• **Hedef A**: Kuzey Borneo alıntısına göre Sam Sing Kung ilk olarak hangi yılda inşa edilmiştir?
• **Hedef B**: Kuzey Borneo alıntısından "Eskiden: İngiliz Kuzey" ile başlayıp "çok şey götürmüştür." ile biten bölümü aynen çıkarın.
• **Hedef C**: Kuzey Borneo alıntısını son cümlesinden sonra gelecek şekilde genişletin.

• **Seçilen alıntı**:

• • • • •

Eskiden: İngiliz Kuzey Borneo bölgesinin başkenti olarak kullanılmıştır. Ancak: Kota Kinabalu şehri gibi, II. Dünya Savaşı sırasında yoğun bombalanmış ve şehirden geriye çok az iz kalmıştır.

Turtle Islands Park’ın, Gomtanong Caves’in ve Sepilok Orang-Utan Sanctuary’nin giriş kapısıdır. Canlı Waterfront Market, ziyaretçiler için güzel bir başlangıç noktasıdır.

 

Sam Sing Kung

İlk olarak 1887 yılında inşa edilen yapı Merhamet Tanrıçasına adanmıştır ve şehrin en eski binasıdır. Tapınak: “Üç azizin tapınağı” olarak da bilinir. Bu azizlerden kast edilenler genel doğruluk, balıkçılar ve öğrencilerdir. Buradan Çin toplumunda eğitimin ne kadar önemli olduğu anlaşılmaktadır. Yenileme çalışmaları orijinal yapıdan çok şey götürmüştür.

• • • • •

• **Veri kümesi satırları**:
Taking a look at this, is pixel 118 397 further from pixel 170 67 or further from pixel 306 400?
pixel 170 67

• • • • •

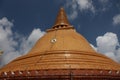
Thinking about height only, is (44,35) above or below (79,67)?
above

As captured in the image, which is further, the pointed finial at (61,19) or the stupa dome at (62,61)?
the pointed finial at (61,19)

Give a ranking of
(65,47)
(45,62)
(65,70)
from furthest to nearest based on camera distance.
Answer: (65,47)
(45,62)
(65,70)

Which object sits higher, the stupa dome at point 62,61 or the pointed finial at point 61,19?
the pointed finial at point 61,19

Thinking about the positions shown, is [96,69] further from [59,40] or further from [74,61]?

• • • • •

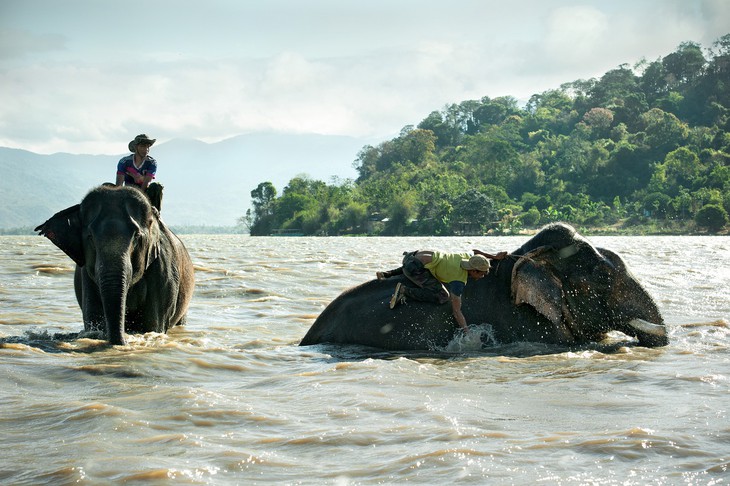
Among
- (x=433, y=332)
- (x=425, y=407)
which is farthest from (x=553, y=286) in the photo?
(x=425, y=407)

• • • • •

• **Beklenen yanıt A**: 1887 yılında.

• **Beklenen yanıt B**:
Eskiden: İngiliz Kuzey Borneo bölgesinin başkenti olarak kullanılmıştır. Ancak: Kota Kinabalu şehri gibi, II. Dünya Savaşı sırasında yoğun bombalanmış ve şehirden geriye çok az iz kalmıştır.

Turtle Islands Park’ın, Gomtanong Caves’in ve Sepilok Orang-Utan Sanctuary’nin giriş kapısıdır. Canlı Waterfront Market, ziyaretçiler için güzel bir başlangıç noktasıdır.

 

Sam Sing Kung

İlk olarak 1887 yılında inşa edilen yapı Merhamet Tanrıçasına adanmıştır ve şehrin en eski binasıdır. Tapınak: “Üç azizin tapınağı” olarak da bilinir. Bu azizlerden kast edilenler genel doğruluk, balıkçılar ve öğrencilerdir. Buradan Çin toplumunda eğitimin ne kadar önemli olduğu anlaşılmaktadır. Yenileme çalışmaları orijinal yapıdan çok şey götürmüştür.

• **Beklenen yanıt C**:
1987 yılında, büyük bir maliyetle inşa edilen gösterişli “Puu Jih Shih Buddisst Temple” Sandokan şehrinin güneyinde yer alan Tanah Merah’ın yukarısındaki tepededir. Tapınak, kırmızı ve altın renkli ejderhalar, yaldızlı Buda figürleri, ateş böcekleri gibi ışıldayan lambalar ve yanan tütsülerin güzel kokusuyla ilgi çeker. Sabah eyaletindeki en güzel Çin tapınaklarından birisidir.

Malezya Sabah

Bölgede ayrıca, Amerikalı yazar Agnes Keith’in müzeye dönüştürülen evi ziyaret edilebilir. Burası: şehir merkezinden yürüyerek 20 dakika uzaklıktadır. Her gün açıktır, giriş ücreti 15RM dir. Ev: Borneo adasında İngiliz  sömürge döneminden kalmadır ve bu yüzden önem kazanır.

Land Below the Wind’in de aralarında bulunduğu üç romanda, yazarın savaş sırasında esir kampında yaşadıkları dahil, 1932-1934 yılları arasında Sandokan’daki yaşamı anlatmaktadır. Yazarın savaştan önceki evi yıkıldıysa da, kocasıyla 1946’daki dönüşü üzerine, aslına sadık kalınarak yeni bir ev inşa edilmiştir.

Ev içinde: sömürge dönemi mobilyaları ve antikaları görülebilir. Birinci kattaki galeride: evin sahibi olağanüstü kadının kitapları görülür ve ailesinin hikayesi anlatılır.

Savaş dönemiyle bağlantılı diğer yerler arasında; Tamam Rimba’da bulunan esir kampındaki “Australian Memorial Park” sayılabilir.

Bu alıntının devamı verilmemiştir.